Trading Perspective: The Dollar Index (USD/DXY) managed to claw back 0.13% to 95.664 (95.515 Friday). Most of those gains came courtesy of a lower EUR/USD, which carries 57.6% weight on the Index. The overall tone for the Greenback remains soft with a more dovish outlook on interest rates from the Fed. The Euro’s failure to break recent highs (1.1570) saw it slide back into its recent range.
US bond yields slipped back with the benchmark 10-Year ending at 2.70%, while two-year yield was down to 2.50% from 2.56% Friday. Yields of global peers also fell but not to the extent of their US counterparts. This should keep the US Dollar topside limited.

  1. EUR/USD – The technical failure to break recent highs saw selling of the Single currency to immediate supports at 1.1465. Euro-area data continue to remain soggy and the outlook has not improved. The ECB’s December Meeting Minutes Accounts saw Euro-Zone growth forecasts for 2019 cut, fuelling the market’s growing fears of a global economic slowdown. While this should translate into a lower currency, what is keeping the Euro supported is the weak tone and outlook for the US Dollar. German 10-year Bund yields fell 2 basis points to 0.23%. The US 10-year yield fell 3 basis points. Yield differentials have narrowed, and this will continue to be a supportive factor for the Single currency. Immediate support can be found at 1.1450 followed by 1.1420. Immediate resistance lies at 1.1480 and 1.1520. Look for the Euro to form a base for a more sustained rally ahead.
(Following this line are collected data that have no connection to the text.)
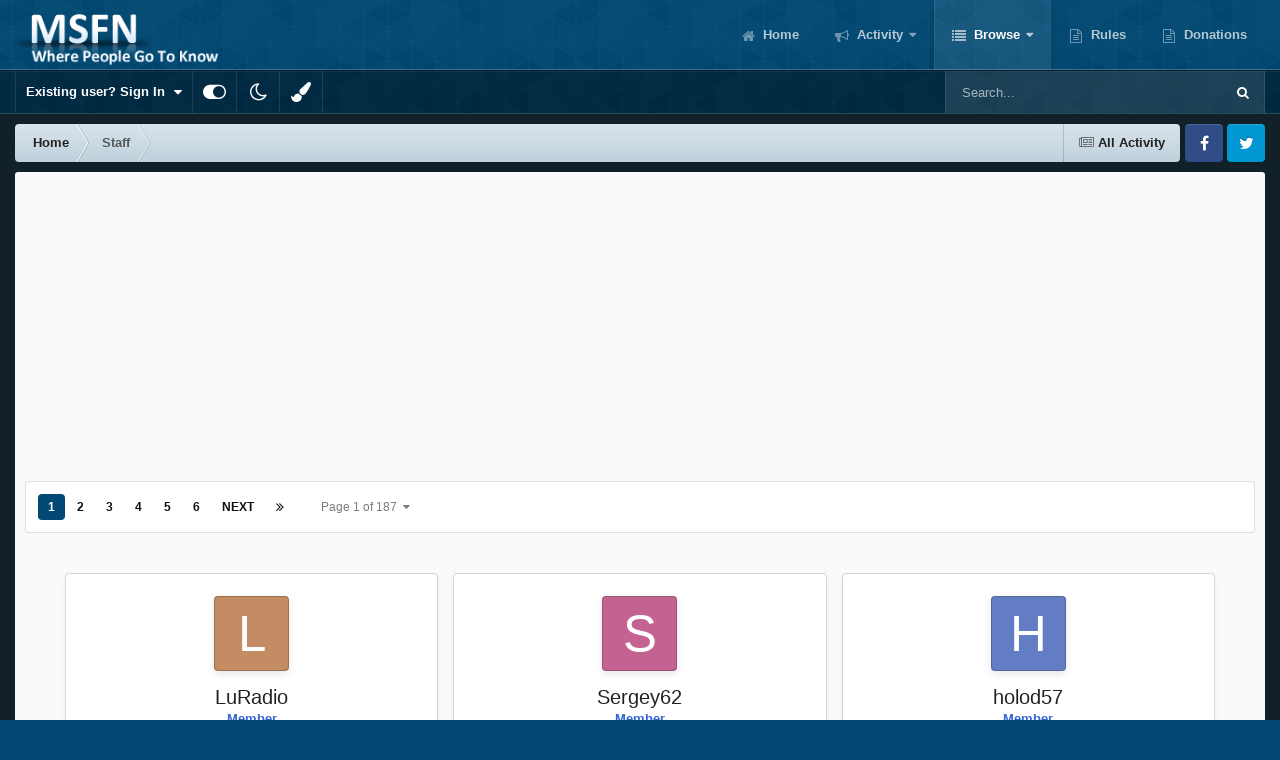

--- FILE ---
content_type: text/html; charset=utf-8
request_url: https://www.google.com/recaptcha/api2/aframe
body_size: 267
content:
<!DOCTYPE HTML><html><head><meta http-equiv="content-type" content="text/html; charset=UTF-8"></head><body><script nonce="uM4acVzUvDW7lUs_vj9yug">/** Anti-fraud and anti-abuse applications only. See google.com/recaptcha */ try{var clients={'sodar':'https://pagead2.googlesyndication.com/pagead/sodar?'};window.addEventListener("message",function(a){try{if(a.source===window.parent){var b=JSON.parse(a.data);var c=clients[b['id']];if(c){var d=document.createElement('img');d.src=c+b['params']+'&rc='+(localStorage.getItem("rc::a")?sessionStorage.getItem("rc::b"):"");window.document.body.appendChild(d);sessionStorage.setItem("rc::e",parseInt(sessionStorage.getItem("rc::e")||0)+1);localStorage.setItem("rc::h",'1769056623620');}}}catch(b){}});window.parent.postMessage("_grecaptcha_ready", "*");}catch(b){}</script></body></html>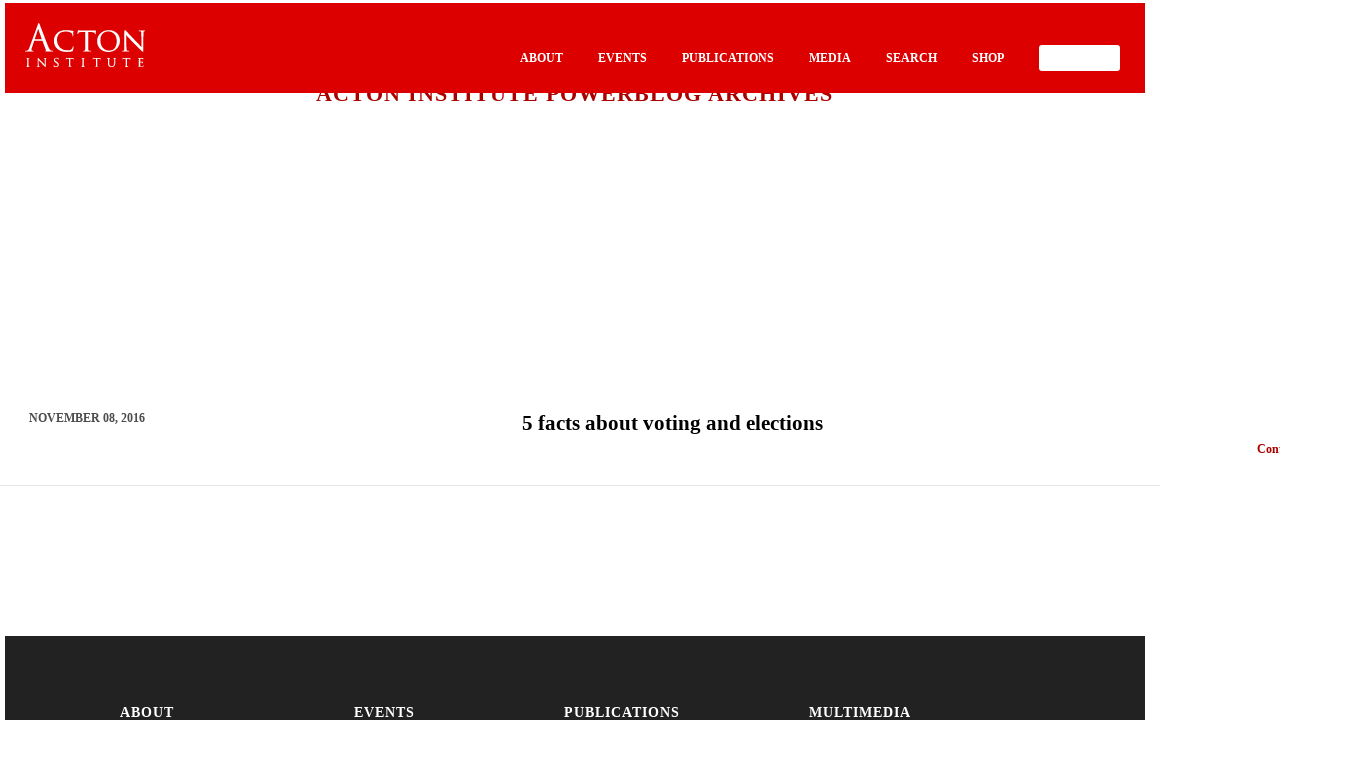

--- FILE ---
content_type: text/html; charset=UTF-8
request_url: https://www.googletagmanager.com/ns.html?id=GTM-PZNLHRC
body_size: 8
content:
<!DOCTYPE html>


<html lang=en>
<head>
  <meta charset=utf-8>
  <title>ns</title>
</head>
<body>
  

  

  
  

  

  

  

  

  

  

  

  

  

  

  

  

  

  

























































<img height="1" width="1" alt="" style="display:none;" src="https://dc.ads.linkedin.com/collect/?pid=2960924&amp;fmt=gif"/>





















<img src="//ib.adnxs.com/seg?add=32578450&t=2&gtmcb=1173942364"/>









</body></html>
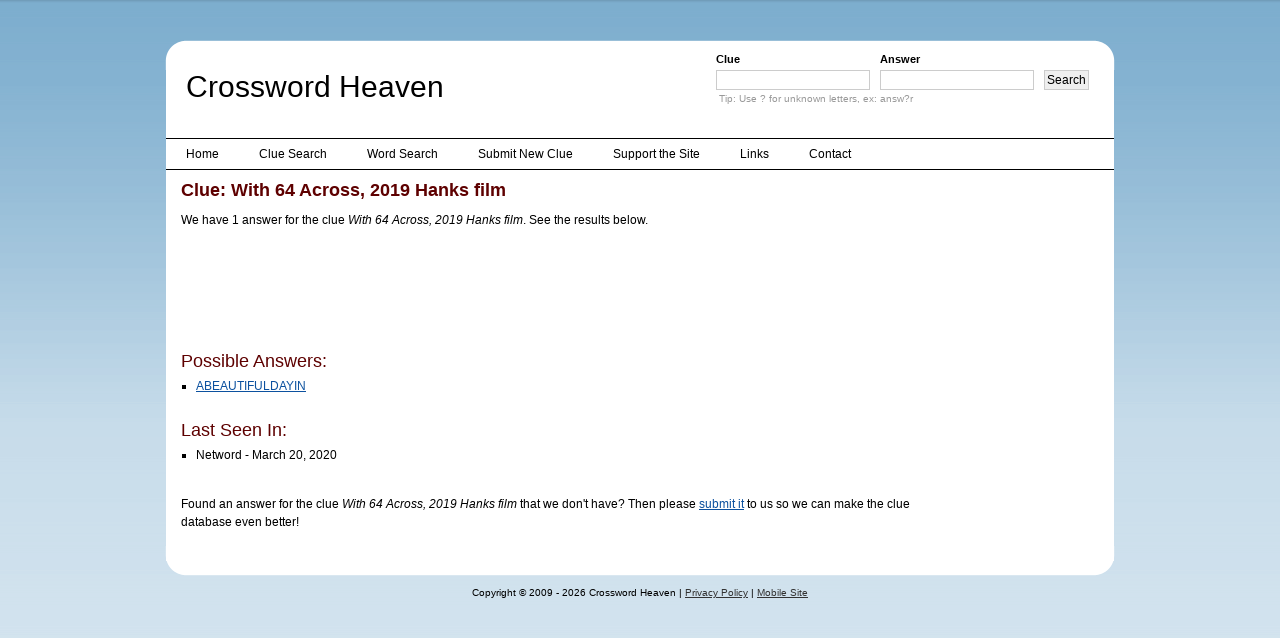

--- FILE ---
content_type: text/html; charset=utf-8
request_url: https://www.google.com/recaptcha/api2/aframe
body_size: 267
content:
<!DOCTYPE HTML><html><head><meta http-equiv="content-type" content="text/html; charset=UTF-8"></head><body><script nonce="yCzp8MbC4TAHC8oAc-zMUg">/** Anti-fraud and anti-abuse applications only. See google.com/recaptcha */ try{var clients={'sodar':'https://pagead2.googlesyndication.com/pagead/sodar?'};window.addEventListener("message",function(a){try{if(a.source===window.parent){var b=JSON.parse(a.data);var c=clients[b['id']];if(c){var d=document.createElement('img');d.src=c+b['params']+'&rc='+(localStorage.getItem("rc::a")?sessionStorage.getItem("rc::b"):"");window.document.body.appendChild(d);sessionStorage.setItem("rc::e",parseInt(sessionStorage.getItem("rc::e")||0)+1);localStorage.setItem("rc::h",'1769094349585');}}}catch(b){}});window.parent.postMessage("_grecaptcha_ready", "*");}catch(b){}</script></body></html>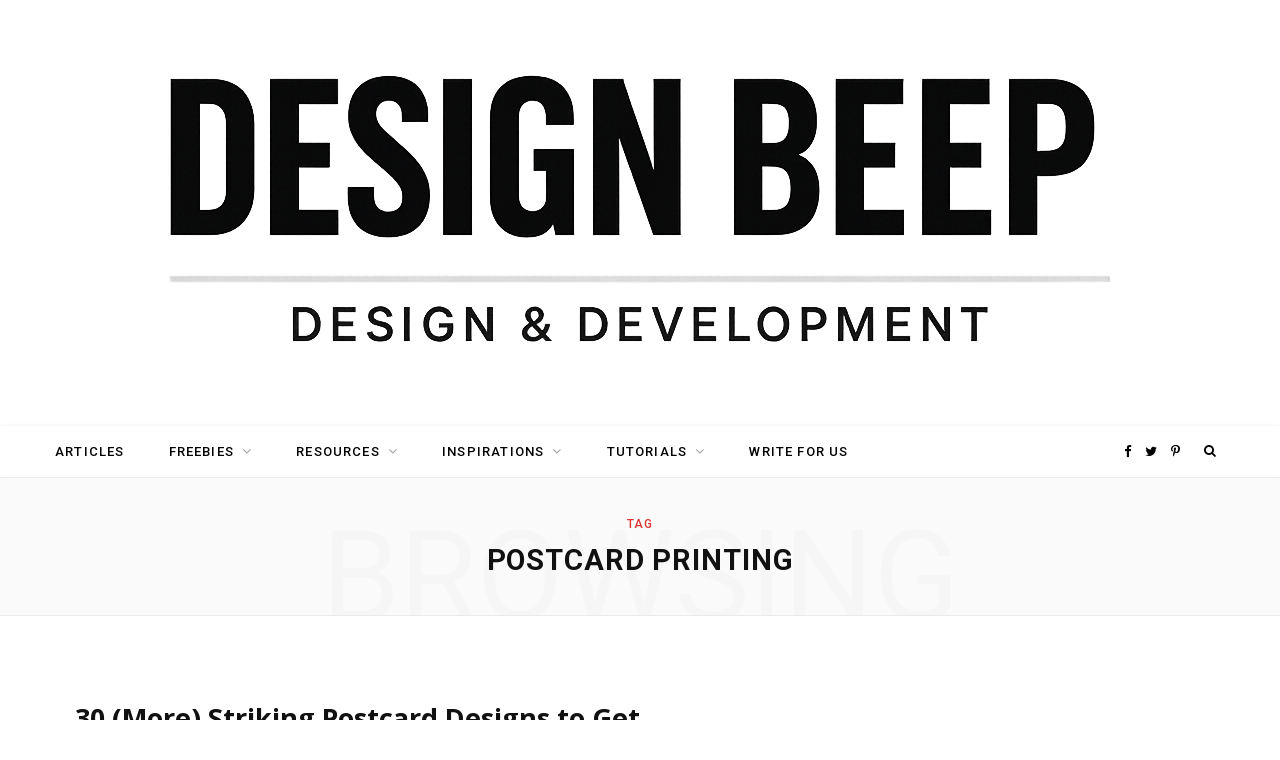

--- FILE ---
content_type: text/html; charset=utf-8
request_url: https://www.google.com/recaptcha/api2/aframe
body_size: 266
content:
<!DOCTYPE HTML><html><head><meta http-equiv="content-type" content="text/html; charset=UTF-8"></head><body><script nonce="nuVJQ7pxaNL7d4gMsIgUmQ">/** Anti-fraud and anti-abuse applications only. See google.com/recaptcha */ try{var clients={'sodar':'https://pagead2.googlesyndication.com/pagead/sodar?'};window.addEventListener("message",function(a){try{if(a.source===window.parent){var b=JSON.parse(a.data);var c=clients[b['id']];if(c){var d=document.createElement('img');d.src=c+b['params']+'&rc='+(localStorage.getItem("rc::a")?sessionStorage.getItem("rc::b"):"");window.document.body.appendChild(d);sessionStorage.setItem("rc::e",parseInt(sessionStorage.getItem("rc::e")||0)+1);localStorage.setItem("rc::h",'1762204836128');}}}catch(b){}});window.parent.postMessage("_grecaptcha_ready", "*");}catch(b){}</script></body></html>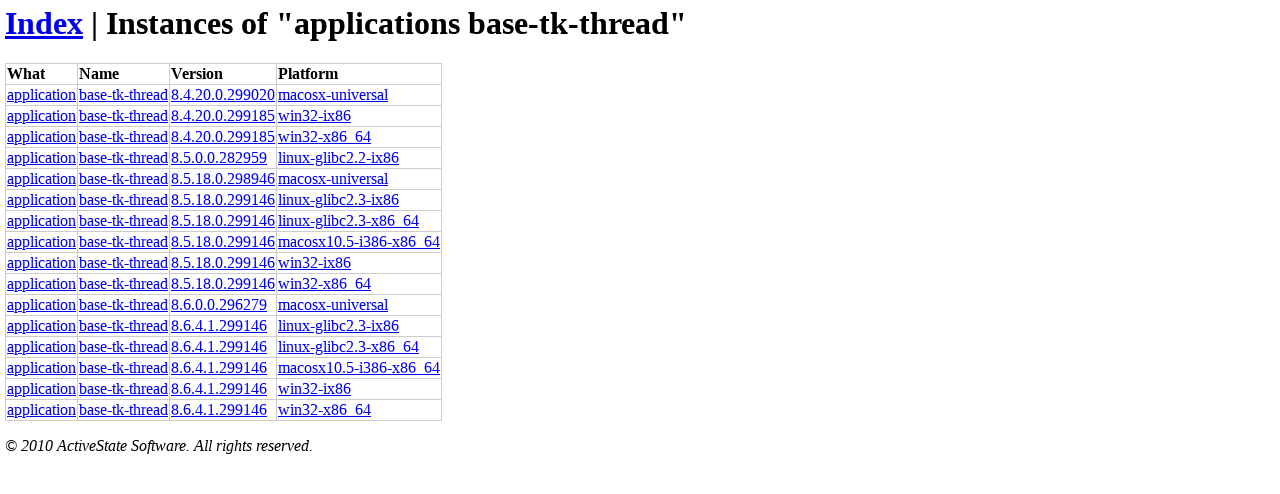

--- FILE ---
content_type: text/html
request_url: https://teapot.activestate.com/application/name/base-tk-thread/list
body_size: 7411
content:
<html><head>
<title>ActiveState Teapot</title>
<link type="text/css" rel="stylesheet" media="all" href="http://www.activestate.com/sites/all/themes/active/css/default.css" />
<link type="text/css" rel="stylesheet" media="all" href="http://www.activestate.com/sites/all/themes/active/css/style.css" />
<style>
  body { margin: 5px; }
  table { border-collapse: collapse; }
  tbody td, tbody th {
    border: 1px solid #CCC;
    text-align: left;
    vertical-align: top;
  }
</style>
Bloomberg GBP USD 6 M Chart – 14 January 2019
  1. GBP/USD The British Pound closed higher versus the US Dollar despite Brexit uncertainty. Sterling has benefitted from the overall weaker Greenback. The gap between UK and US bond yields have also narrowed in favour of the Pound, narrowing in 4 months to 147 basis points from 163 BP. On Friday UK December GDP beat forecasts. Speculative market positioning has remained short of Sterling. However, the outlook for Brexit remains bleak with tomorrow’s UK Parliamentary vote expected to veto PM Theresa May’s plan. We can expect more volatility ahead for the British currency. Immediate resistance can be found at 1.2870 and then 1.2920. The 1.3000 psychological level should cap gains. Immediate support lies at 1.2800, followed by 1.2730.
  2. USD/CNH While the Chinese Currency is not always focussed on, it does have its influence on the Major currencies on occasion. The focus on China’s trade war with America now scrutinises much more of economic data, policies and currency moves. At the end of the day, the Dollar remains as king of the major currency moves. The latest Fed outlook on interest rates turned the Greenback around with its direction looking further south. The Chinese currency slowly gained with China much more focussed and intentional in addressing its economic slowdown. The USD/CNH was headed toward 3.00 4 months ago, and now it’s looking like 6.60-6.70 is a possibility. While optimism remains on current China-US trade talks, we are still a long way from resolution. Traders will keep their focus on the USD/CNH trade with immediate support at 6.7200 and 6.7000 within reach. Immediate resistance lies at 6.78 and 6.81.

Have a good week ahead all, happy trading.